--- Excerpt provided ---
Maclean's Poll 2007: How the World Sees Canada
They came from China and England, from India and Mexico - 94 people of every age and race, from 13 countries in all. They arrived this crisp autumn morning at an imposing new office complex in Surrey, B.C., filling neat rows of folding chairs in a second-floor courtroom, Citizenship Judge Shinder Purewal presiding. The judge is a cheerful man in a happy job. He told them about some of his own experiences: the murder of his father when he was an infant, and how he arrived in Canada from India as a 17-year-old because his mother wanted to raise her family in a land of peace and security. Purewal, also a political science professor, told them how difficult it is to move to a country where you don't speak the language or understand the culture. Give it time, he urged them, and Canada will exceed your expectations. He told them how he built a new life in Canada and earned a Ph.D., and how this country - ranked best in the world, he said - has much to offer them as well. "What makes this country great," he said, "is your presence."
They stood and raised their right hands - a little girl with bouncing pigtails and a pink coat, a dignified older man with a flowing white beard and a saffron turban, and all the rest - and they recited the oath of citizenship in halting French. "Now you are 50 per cent Canadian," joked the judge. Then they recited the pledge again in English. Now you are 100 per cent Canadian, he said. They applauded. Friends took photos. And just before 10 a.m. on Nov. 13, the country gained 94 new citizens, with 94 sets of hopes and dreams and plans.
It was a beautiful thing to see. A visitor to the ceremony couldn't help thinking this roomful of concentrated optimism and potential is a tonic that would benefit his fellow citizens, for a malaise seems to have settled upon the nation. Maclean's, for the second year in a row, has asked Angus Reid Strategies to ask the world what it thinks of Canada. The pollster also asked 1,000 Canadians for a self-assessment. The results contain more than a few surprises. The world likes Canada, a lot: not the reality of Canada, perhaps, but the ideal of Canada, the idea of Canada. Canadians, however, have a host of misgivings about their country: its lack of independence from America's influence, the compromised integrity of its government systems, its limited impact on world affairs. Simply put, the world is in love with a country that doubts its own worth. "To me, that's one of those observations that come off the psychiatrist's couch," says Reid of the dichotomy. "I suppose we could spend a lot of time thinking what that means."
Reid and his global partners surveyed a sample of eight countries - China, England, India, Israel, Italy, Turkey, Russia and the United States - quizzing them in late October about their knowledge of Canadian issues, asking their opinions about Canada at home and its impact on foreign affairs, and taking their assessment of Stephen HARPER and other national leaders. Canadians were asked some of the same questions, generally, with less charitable results.
WHAT'S NOT TO LOVE
Fans of Canada fall into two camps when asked to name the "most appealing" aspect of the country. The nature lovers, who cite the "natural environment" as the highest single factor, include 40 per cent of Chinese respondents, 55 per cent of those from Britain and almost seven out of 10 (68 per cent) Italians. Those who list "quality of life" as the single largest factor include 47 per cent of Israelis who answered the survey, 48 per cent of Americans and 51 per cent of Turks. What quality of life entails was left to the imagination of each individual answering the survey. Notably, some of the factors that Canadians routinely list as points of pride - "social services" and a "multi-ethnic, diverse" society - were relatively minor considerations for those from other countries, though they may contribute to their favourable view of Canadian life. The highest approval for Canada's multi-ethnic nature came from the Turks and the Chinese, and only about one in 10 of them cited it.
--- Excerpted records ---
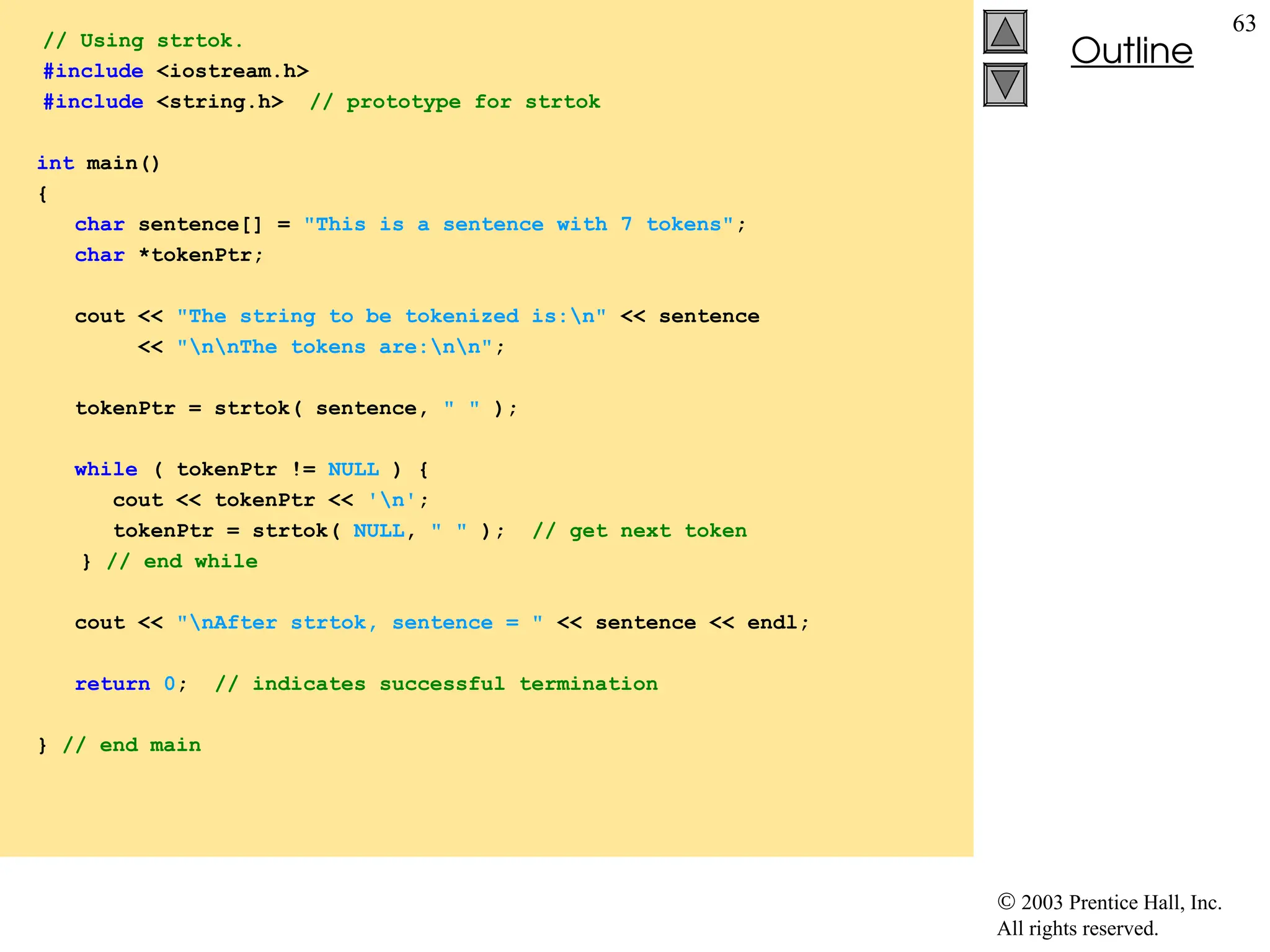  2003 Prentice Hall, Inc.
All rights reserved.
Outline
63
// Using strtok.
#include <iostream.h>
#include <string.h> // prototype for strtok
int main()
{
char sentence[] = "This is a sentence with 7 tokens";
char *tokenPtr;
cout << "The string to be tokenized is:n" << sentence
<< "nnThe tokens are:nn";
tokenPtr = strtok( sentence, " " );
while ( tokenPtr != NULL ) {
cout << tokenPtr << 'n';
tokenPtr = strtok( NULL, " " ); // get next token
} // end while
cout << "nAfter strtok, sentence = " << sentence << endl;
return 0; // indicates successful termination
} // end main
---
_Work instruction 1_:
Answer these from the Maclean's poll article:
(a) How many people became citizens at the Surrey ceremony?
(b) Which pollster did Maclean's ask to survey the world about Canada?
(c) What percentage of Italian respondents named the natural environment as Canada's most appealing aspect?
_Work instruction 2_: Please rewrite the stretch of the Maclean's poll article from "They stood and" through "dreams and plans.", changing "pink coat" to "red coat".

_Written solution 1_:
(a) 94
(b) Angus Reid Strategies
(c) 68 per cent

_Written solution 2_:
They stood and raised their right hands - a little girl with bouncing pigtails and a red coat, a dignified older man with a flowing white beard and a saffron turban, and all the rest - and they recited the oath of citizenship in halting French. "Now you are 50 per cent Canadian," joked the judge. Then they recited the pledge again in English. Now you are 100 per cent Canadian, he said. They applauded. Friends took photos. And just before 10 a.m. on Nov. 13, the country gained 94 new citizens, with 94 sets of hopes and dreams and plans.